Adem Bıyık, "Orijinal tespihler 10 tespihçiden sadece iki tanesinde bulunur. Herkesin elinde bu tespihin bulunması söz konusu değildir. Bunun çoğaltmaları vardır. Mesela bu tespihi hamur haline getirip, bir kilo ise iki kiloya getirip, çoğaltabiliriz. Tespihimiz, torna olmadığı yıllarda elle yapılmış, elle işlenmiş, tamamen natürel kehribar kokusu vardır. Bu tespihlerin fiyatı ortalama 3 bin, 5 bin TL'ydi. Hatta 10 bin’in üzerine çıkabiliyordu. Şimdi ise fiyatı 550 TL’dir. Kehribarın nesli kaybolmuştur zaten” dedi.
"KOLEKSİYONCULAR SEYREDİYOR"
Sedef ustası Bıyık, orijinal kehribar tespihlerinin günümüzde koleksiyoncuların vitrinlerini süslediğini ifade etti.

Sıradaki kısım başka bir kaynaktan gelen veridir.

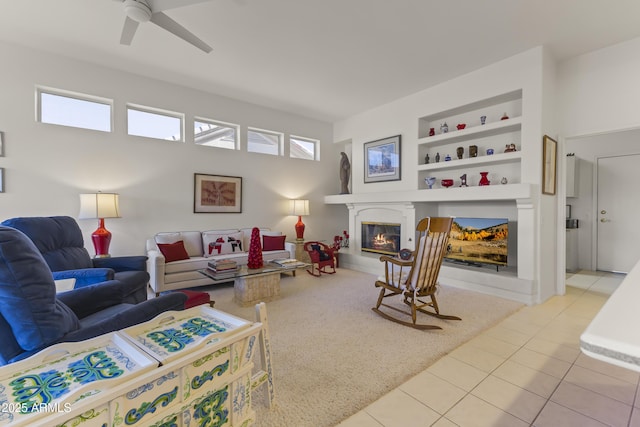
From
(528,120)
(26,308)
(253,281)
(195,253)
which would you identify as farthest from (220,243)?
(528,120)

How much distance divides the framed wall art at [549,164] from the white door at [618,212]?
213cm

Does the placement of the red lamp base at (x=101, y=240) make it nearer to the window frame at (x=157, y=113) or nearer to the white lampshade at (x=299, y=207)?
the window frame at (x=157, y=113)

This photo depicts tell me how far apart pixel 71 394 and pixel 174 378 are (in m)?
0.27

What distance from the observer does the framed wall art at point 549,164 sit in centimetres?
334

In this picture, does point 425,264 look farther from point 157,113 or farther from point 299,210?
point 157,113

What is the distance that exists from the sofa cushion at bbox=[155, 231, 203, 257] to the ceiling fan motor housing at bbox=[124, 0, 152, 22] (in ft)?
8.88

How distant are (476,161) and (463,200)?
56 centimetres

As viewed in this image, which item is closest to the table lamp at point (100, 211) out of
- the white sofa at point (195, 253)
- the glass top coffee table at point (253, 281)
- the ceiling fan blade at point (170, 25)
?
the white sofa at point (195, 253)

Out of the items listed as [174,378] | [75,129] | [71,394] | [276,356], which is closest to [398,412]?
[276,356]

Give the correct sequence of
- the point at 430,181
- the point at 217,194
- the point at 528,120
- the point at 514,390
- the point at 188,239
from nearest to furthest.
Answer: the point at 514,390, the point at 528,120, the point at 188,239, the point at 430,181, the point at 217,194

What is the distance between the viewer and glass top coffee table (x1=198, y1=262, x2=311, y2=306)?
3.13 meters

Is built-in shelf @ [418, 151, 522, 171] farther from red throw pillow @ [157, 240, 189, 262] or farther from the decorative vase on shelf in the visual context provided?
red throw pillow @ [157, 240, 189, 262]

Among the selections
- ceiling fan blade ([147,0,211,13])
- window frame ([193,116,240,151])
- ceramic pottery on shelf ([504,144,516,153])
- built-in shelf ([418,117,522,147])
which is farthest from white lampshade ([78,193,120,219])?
ceramic pottery on shelf ([504,144,516,153])

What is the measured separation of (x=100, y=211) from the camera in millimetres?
3400
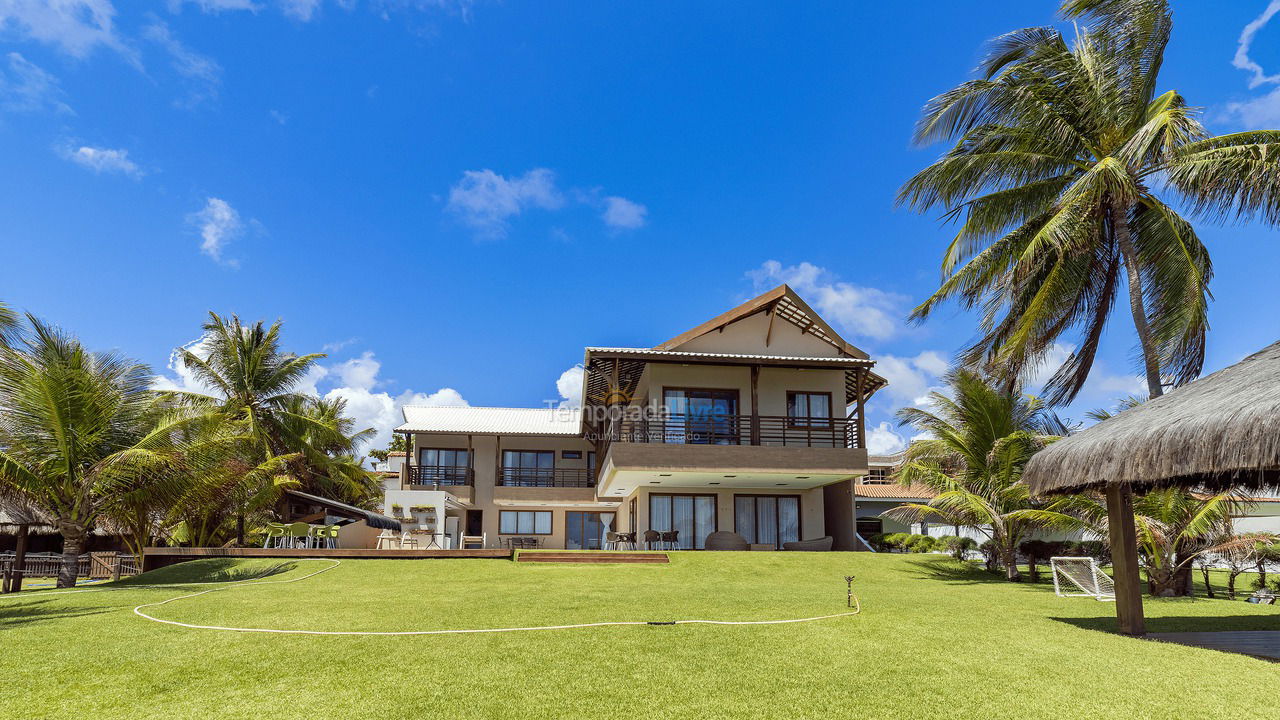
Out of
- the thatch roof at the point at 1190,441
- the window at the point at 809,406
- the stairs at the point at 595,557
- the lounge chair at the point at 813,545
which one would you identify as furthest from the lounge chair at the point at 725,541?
the thatch roof at the point at 1190,441

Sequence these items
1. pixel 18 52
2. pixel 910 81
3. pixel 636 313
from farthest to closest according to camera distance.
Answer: pixel 636 313, pixel 910 81, pixel 18 52

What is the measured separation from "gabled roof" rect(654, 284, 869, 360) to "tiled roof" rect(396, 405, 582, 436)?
875 centimetres

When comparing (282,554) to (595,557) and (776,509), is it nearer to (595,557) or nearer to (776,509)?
(595,557)

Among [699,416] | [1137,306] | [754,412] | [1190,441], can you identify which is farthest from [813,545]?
[1190,441]

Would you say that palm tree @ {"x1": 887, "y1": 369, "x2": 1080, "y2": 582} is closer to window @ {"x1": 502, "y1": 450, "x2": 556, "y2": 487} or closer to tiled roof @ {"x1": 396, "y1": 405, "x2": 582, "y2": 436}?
tiled roof @ {"x1": 396, "y1": 405, "x2": 582, "y2": 436}

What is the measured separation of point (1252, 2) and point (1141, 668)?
1248 centimetres

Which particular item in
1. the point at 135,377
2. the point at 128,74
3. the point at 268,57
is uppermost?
the point at 268,57

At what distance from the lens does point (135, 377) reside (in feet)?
45.4

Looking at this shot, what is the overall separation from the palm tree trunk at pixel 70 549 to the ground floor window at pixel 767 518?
14862 millimetres

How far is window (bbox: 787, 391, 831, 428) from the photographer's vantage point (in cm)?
2106

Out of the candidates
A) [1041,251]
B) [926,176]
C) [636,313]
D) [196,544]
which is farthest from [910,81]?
[196,544]

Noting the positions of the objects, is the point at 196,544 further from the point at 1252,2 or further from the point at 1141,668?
the point at 1252,2

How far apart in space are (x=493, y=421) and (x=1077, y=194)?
2193 cm

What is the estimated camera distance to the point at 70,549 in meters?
12.7
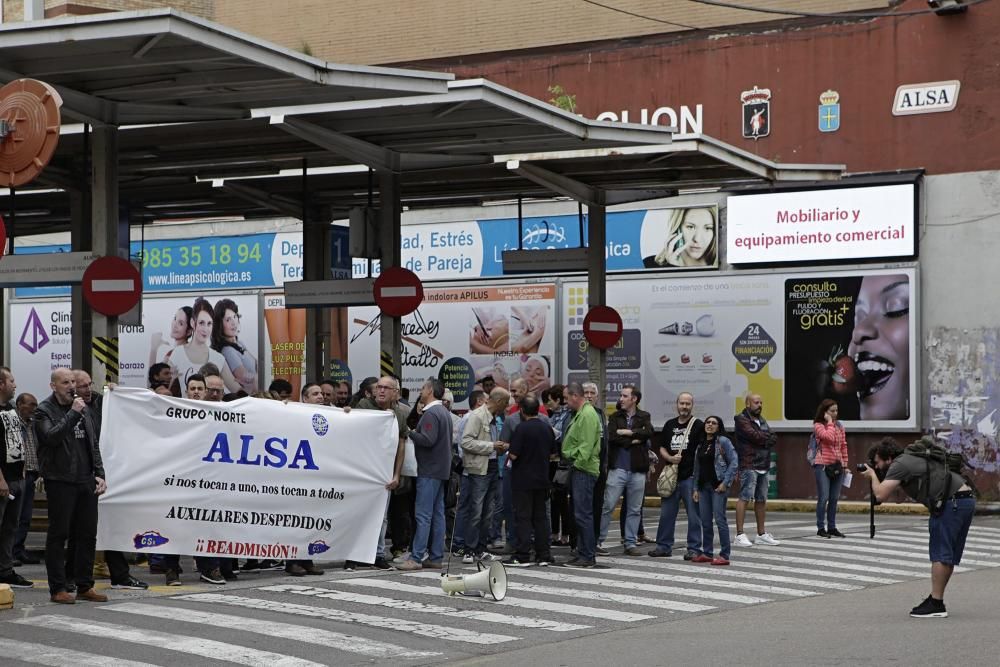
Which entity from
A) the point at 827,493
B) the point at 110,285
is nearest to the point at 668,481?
the point at 827,493

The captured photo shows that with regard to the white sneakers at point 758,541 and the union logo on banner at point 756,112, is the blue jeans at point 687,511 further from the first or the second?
the union logo on banner at point 756,112

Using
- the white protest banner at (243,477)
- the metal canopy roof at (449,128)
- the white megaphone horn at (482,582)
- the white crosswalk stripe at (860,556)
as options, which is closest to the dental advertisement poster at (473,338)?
the metal canopy roof at (449,128)

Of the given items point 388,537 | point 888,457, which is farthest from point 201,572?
point 888,457

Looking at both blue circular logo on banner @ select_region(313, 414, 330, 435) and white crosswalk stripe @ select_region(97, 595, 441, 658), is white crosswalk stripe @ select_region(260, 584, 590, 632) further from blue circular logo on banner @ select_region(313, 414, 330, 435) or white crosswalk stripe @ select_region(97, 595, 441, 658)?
blue circular logo on banner @ select_region(313, 414, 330, 435)

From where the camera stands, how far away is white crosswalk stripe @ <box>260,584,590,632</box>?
12.6 m

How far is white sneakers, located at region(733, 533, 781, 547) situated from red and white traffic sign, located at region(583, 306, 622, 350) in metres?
4.51

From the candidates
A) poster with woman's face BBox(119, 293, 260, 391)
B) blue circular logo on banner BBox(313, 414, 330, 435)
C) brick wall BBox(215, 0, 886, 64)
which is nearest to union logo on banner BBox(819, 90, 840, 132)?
brick wall BBox(215, 0, 886, 64)

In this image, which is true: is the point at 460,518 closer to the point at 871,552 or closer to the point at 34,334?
the point at 871,552

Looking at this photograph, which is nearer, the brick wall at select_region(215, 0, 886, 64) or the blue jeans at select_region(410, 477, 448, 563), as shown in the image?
the blue jeans at select_region(410, 477, 448, 563)

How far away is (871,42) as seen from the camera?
26.8 meters

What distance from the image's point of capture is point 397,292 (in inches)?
779

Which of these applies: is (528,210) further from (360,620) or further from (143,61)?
(360,620)

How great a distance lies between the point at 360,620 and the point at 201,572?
270 cm

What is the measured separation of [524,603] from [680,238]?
15.3 meters
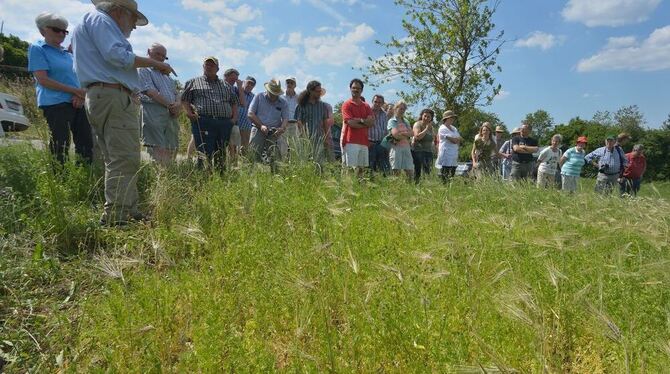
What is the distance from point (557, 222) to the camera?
402 cm

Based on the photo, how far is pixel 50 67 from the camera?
15.0 ft

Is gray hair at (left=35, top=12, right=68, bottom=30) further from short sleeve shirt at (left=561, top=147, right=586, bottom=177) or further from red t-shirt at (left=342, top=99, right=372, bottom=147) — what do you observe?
short sleeve shirt at (left=561, top=147, right=586, bottom=177)

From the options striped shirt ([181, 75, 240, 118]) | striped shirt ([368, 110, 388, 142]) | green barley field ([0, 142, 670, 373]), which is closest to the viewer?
green barley field ([0, 142, 670, 373])

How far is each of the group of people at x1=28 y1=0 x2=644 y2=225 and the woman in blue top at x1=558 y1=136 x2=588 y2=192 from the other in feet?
0.08

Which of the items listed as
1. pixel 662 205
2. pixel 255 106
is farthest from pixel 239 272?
pixel 662 205

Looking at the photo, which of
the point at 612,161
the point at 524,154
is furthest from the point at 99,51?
the point at 612,161

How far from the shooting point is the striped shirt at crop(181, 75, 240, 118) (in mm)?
5930

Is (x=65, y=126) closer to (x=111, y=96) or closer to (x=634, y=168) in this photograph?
(x=111, y=96)

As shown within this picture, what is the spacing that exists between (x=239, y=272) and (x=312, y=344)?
68cm

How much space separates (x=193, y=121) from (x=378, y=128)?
12.3 ft

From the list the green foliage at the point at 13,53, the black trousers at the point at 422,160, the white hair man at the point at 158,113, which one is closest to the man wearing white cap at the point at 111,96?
the white hair man at the point at 158,113

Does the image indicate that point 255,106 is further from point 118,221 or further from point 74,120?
point 118,221

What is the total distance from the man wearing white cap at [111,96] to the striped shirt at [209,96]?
7.14 feet

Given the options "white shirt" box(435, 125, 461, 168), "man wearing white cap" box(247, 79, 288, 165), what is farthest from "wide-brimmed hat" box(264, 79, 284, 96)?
"white shirt" box(435, 125, 461, 168)
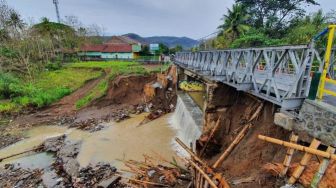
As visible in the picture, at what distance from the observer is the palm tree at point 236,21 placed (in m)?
33.3

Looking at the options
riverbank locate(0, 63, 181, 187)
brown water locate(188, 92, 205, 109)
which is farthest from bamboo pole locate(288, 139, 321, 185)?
brown water locate(188, 92, 205, 109)

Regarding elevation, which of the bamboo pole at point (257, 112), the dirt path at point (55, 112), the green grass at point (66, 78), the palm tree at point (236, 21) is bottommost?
the dirt path at point (55, 112)

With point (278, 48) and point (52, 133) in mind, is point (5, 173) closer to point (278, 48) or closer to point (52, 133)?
point (52, 133)

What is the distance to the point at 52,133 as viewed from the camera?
19938 mm

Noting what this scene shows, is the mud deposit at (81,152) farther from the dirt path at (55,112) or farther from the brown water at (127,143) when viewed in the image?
the dirt path at (55,112)

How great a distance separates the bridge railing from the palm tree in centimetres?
2410

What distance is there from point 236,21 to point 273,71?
99.3 feet

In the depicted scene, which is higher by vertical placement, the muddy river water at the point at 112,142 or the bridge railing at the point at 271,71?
the bridge railing at the point at 271,71

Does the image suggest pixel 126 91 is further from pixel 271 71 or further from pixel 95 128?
pixel 271 71

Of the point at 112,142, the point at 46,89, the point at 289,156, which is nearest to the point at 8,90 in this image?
the point at 46,89

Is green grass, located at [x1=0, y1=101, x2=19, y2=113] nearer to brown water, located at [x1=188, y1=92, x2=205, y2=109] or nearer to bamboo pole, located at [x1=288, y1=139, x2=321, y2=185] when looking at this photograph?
brown water, located at [x1=188, y1=92, x2=205, y2=109]

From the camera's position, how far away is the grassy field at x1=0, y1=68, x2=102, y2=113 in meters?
26.2

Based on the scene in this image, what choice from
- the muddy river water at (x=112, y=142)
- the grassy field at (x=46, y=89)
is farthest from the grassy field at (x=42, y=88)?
the muddy river water at (x=112, y=142)

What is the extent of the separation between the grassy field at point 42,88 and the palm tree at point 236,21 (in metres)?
22.3
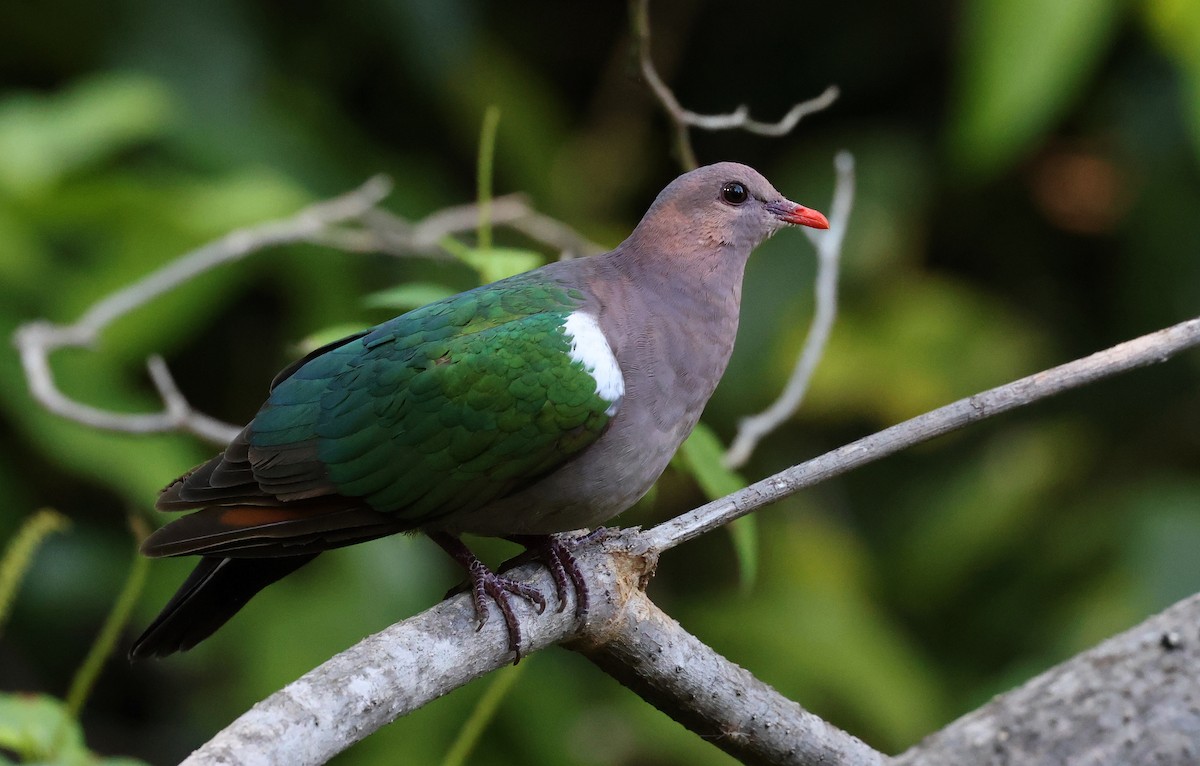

Günümüzde orijinal tespihlerin çekilmek amacıyla değil seyir amaçlı saklandığını belirten Bıyık, “Bu elimde gördüğünüz tespih Osmanlı sıkması, yaklaşık 150 yıl önce yapılmış. Böyle orijinal tespihler, çok ünlü koleksiyonerlerin vitrinlerini süslüyor. Koleksiyonerler, böyle tespihleri de biriktirirler ama asla kullanmazlar. Bu tür büyük tespihleri alan koleksiyonerler, sadece koyup seyrederler. Hiçbir koleksiyoner, hiçbir orijinal tespihi çekmez, sadece oturur seyreder. Tespih kültürü çok farklı bir şeydir. Bizim bu Osmanlı sıkmasının nesli bitmiştir
"MİRAS TESPİHLER, BÖLÜŞÜLÜYORDU"
Bıyık, çok değerli olması nedeniyle miras kalan tespihlerin ise varisleri arasında bölüştürüldüğünü anlattı. Varislerin bölüştüğü kehribar taşlarının ihtiyaç durumunda satıldığını ifade eden Bıyık, günümüze ulaşan kehribar tespihlerinin çoğunun bu yüzden taşlarının eksik olduğunu kaydetti. Eksik taşlı tespihlerin orijinal ve değerli olduğunu gösterdiğini ifade eden Bıyık, "Mesela bu tespihin yarısı yok. Ne yapmışlar bu tespihi, iki tane kardeş alıp bölüşmüşler. Ya da ailenin çocukları, diğer varisleri, bu tespihi bölüşüyorlar. Aile fertlerinden bazıları ise ihtiyacına göre bu kehribar taşlarını satıyorlardı. Aslında bugün biz, nasıl ekonomik olarak sıkıştığımız zaman, altınlarımızı kuyumcuya bozduruyorsak, o zamanda insanlar geçimini kehribarla sağlıyordu. Biz nasıl altınlarımız satıyorsak, onlarda tespih kehribarlarını satıyorlardı. Bu nedenle tespihler eksik yada yarım çıkabiliyor” diye konuştu.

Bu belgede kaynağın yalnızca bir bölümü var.